June 2020
Sonia Gomes (b. 1948, Caetanópolis, Brazil) began her art career mid-life, developing a practice of sewing and tying together found and gifted objects and textiles exploring notions of memory and identity. Often incorporating wire into her constructions, Gomes produces multi-dimensional sculptural works that hang from the ceiling, reach out from the walls, or rest on the ground. This act of binding remnants of disparate cultures and materials is deeply rooted in Gomes's own story—she says: "My work is Black, it is feminine, and it is marginal. I am a rebel. I never worried about masking or stifling anything that might or might not fit standards of what is called art. I always sought nonconformity with things that are established.
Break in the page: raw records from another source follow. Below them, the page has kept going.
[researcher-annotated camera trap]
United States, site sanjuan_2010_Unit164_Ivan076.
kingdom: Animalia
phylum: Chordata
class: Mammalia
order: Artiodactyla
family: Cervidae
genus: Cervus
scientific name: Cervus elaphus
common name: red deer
I had to overcome a lot of obstacles because I'm Black, because I was too old to be considered one of Brazilian art's young talents. ... My work is Brazilian."
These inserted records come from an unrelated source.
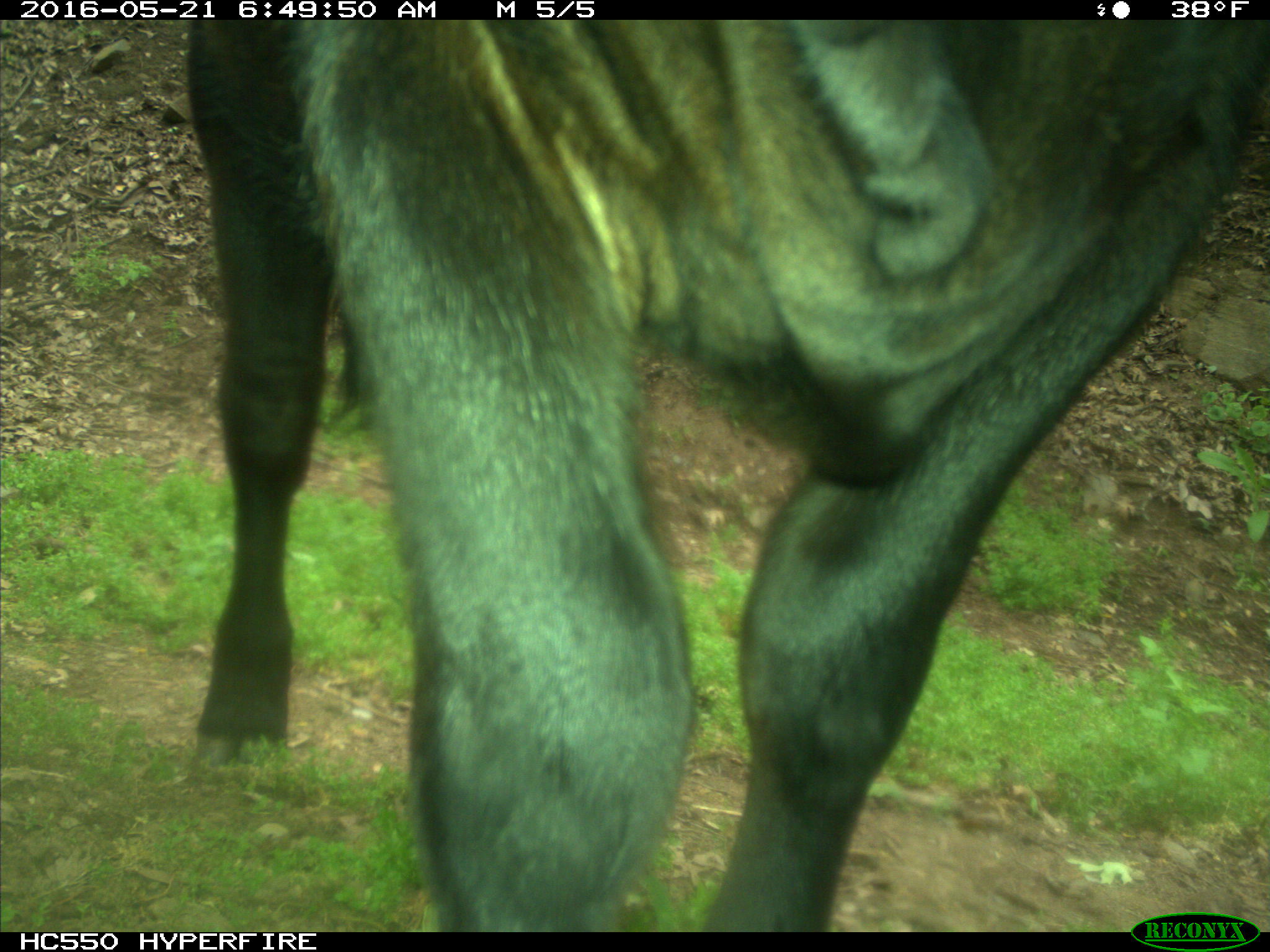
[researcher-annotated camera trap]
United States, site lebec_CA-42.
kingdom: Animalia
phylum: Chordata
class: Mammalia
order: Artiodactyla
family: Bovidae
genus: Bos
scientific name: Bos taurus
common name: domestic cow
As fabric is produced by weaving, knitting, or otherwise knotting independent threads together into one unit, or as discrete histories merge to inform one's holistic identity, so too does Gomes unite the distinct narratives of her materials—ranging from gifted dresses, wedding invitations, pattern books—into one intuitive and singular work. As curator Solange Farkas put it: "The art of Sonia Gomes binds cultural movements and traditions that are somehow related to the affirmation of memory, identity and the transformative power of creation in situations of vulnerability and invisibility."
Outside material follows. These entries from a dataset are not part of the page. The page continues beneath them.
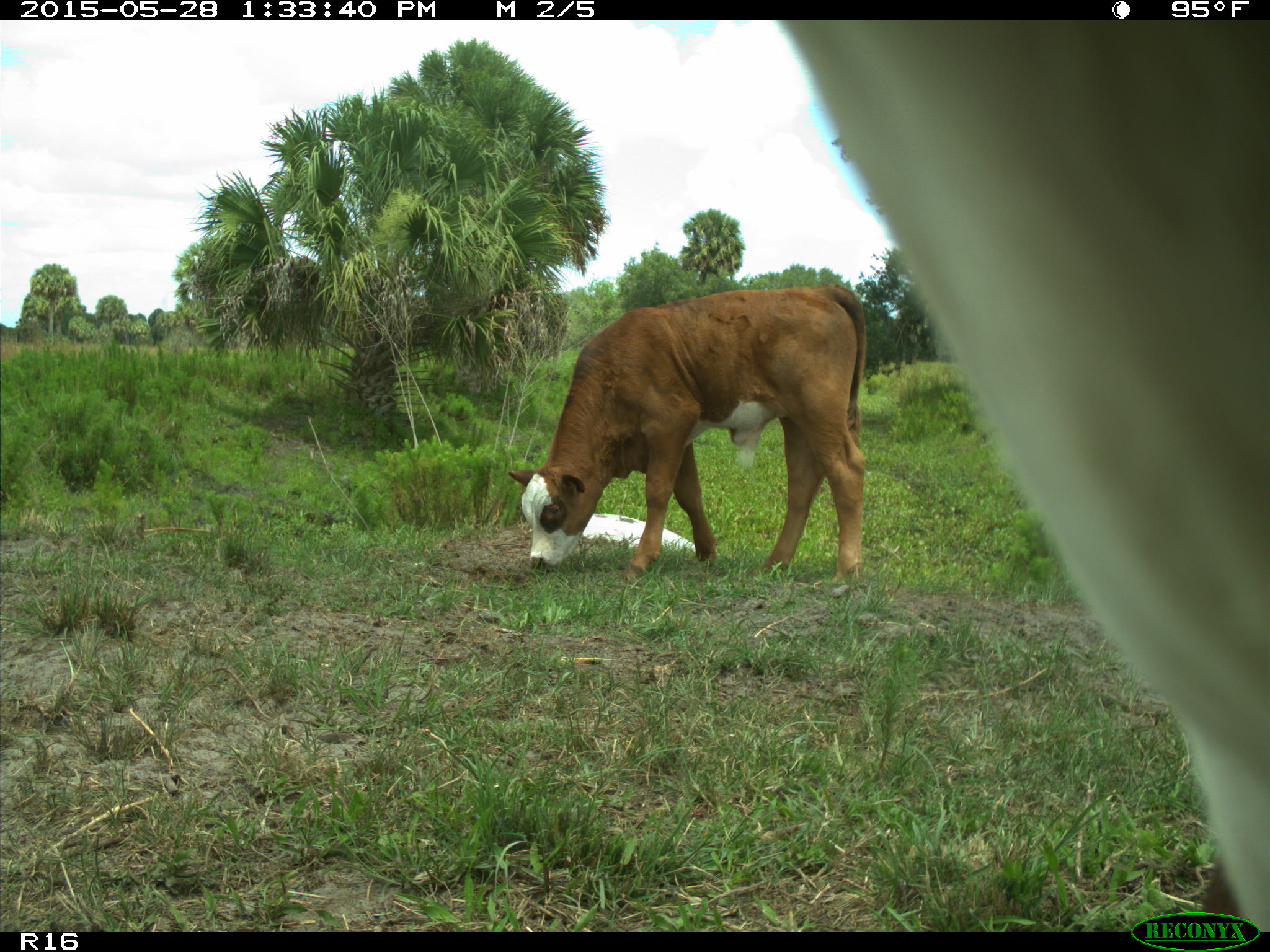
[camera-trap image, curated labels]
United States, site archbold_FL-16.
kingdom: Animalia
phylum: Chordata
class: Mammalia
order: Artiodactyla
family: Bovidae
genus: Bos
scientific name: Bos taurus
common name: domestic cow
Sonia Gomes lives and works in São Paulo. Gomes's first institutional solo exhibition in Europe premiered in 2019, at the Museum Frieder Burda, Salon Berlin and Museum Frieder Burda, Baden-Baden. Her first major institutional solo exhibition in Brazil toured in 2018, at the Museu de Arte de São Paulo and at the Museu de Arte Contemporânea of Rio de Janeiro. Her work has been exhibited in significant institutional group exhibitions such as the Liverpool Biennial, Liverpool, UK (2021); Gwangju Biennale, Gwangju, South Korea (2021); Revival, National Museum of Women in the Arts, Washington, D.C. (2017); New Shamans/Novos Xamãs: Brazilian Artists, Rubell Family Collection, Miami, FL, traveled to the National Museum of Women in the Arts, Washington, D.C. (2016); Revolution in the Making: Abstract Sculpture by Women 1947–2016, Hauser Wirth & Schimmel, Los Angeles, CA (2016); 56th Venice Biennale, Venice, Italy (2015); Art & Textiles—Fabric as Material and Concept in Modern Art, Kunstmuseum Wolfsburg, Wolfsburg, Germany (2013); A Nova Mão Afro-Brasileira, Museu Afro Brasil, São Paulo, Brazil (2013); and Out of Fashion. Textile in International Contemporary Art, Kunsten Museum of Modern Art Aalborg, Aalborg, Denmark (2013). Her work is represented in public collections worldwide including the Museo de Arte Latinoamericano de Buenos Aires, Argentina; Museu Afro Brasil, São Paulo, Brazil; Museu de Arte de São Paulo, Brazil; Museu de Arte do Rio, Rio de Janeiro, Brazil; Muzeum Susch, Zernez, Switzerland; San Antonio Museum of Art, San Antonio, TX; Solomon R. Guggenheim Museum, New York, NY; and the Rubell Family Collection, Miami, FL.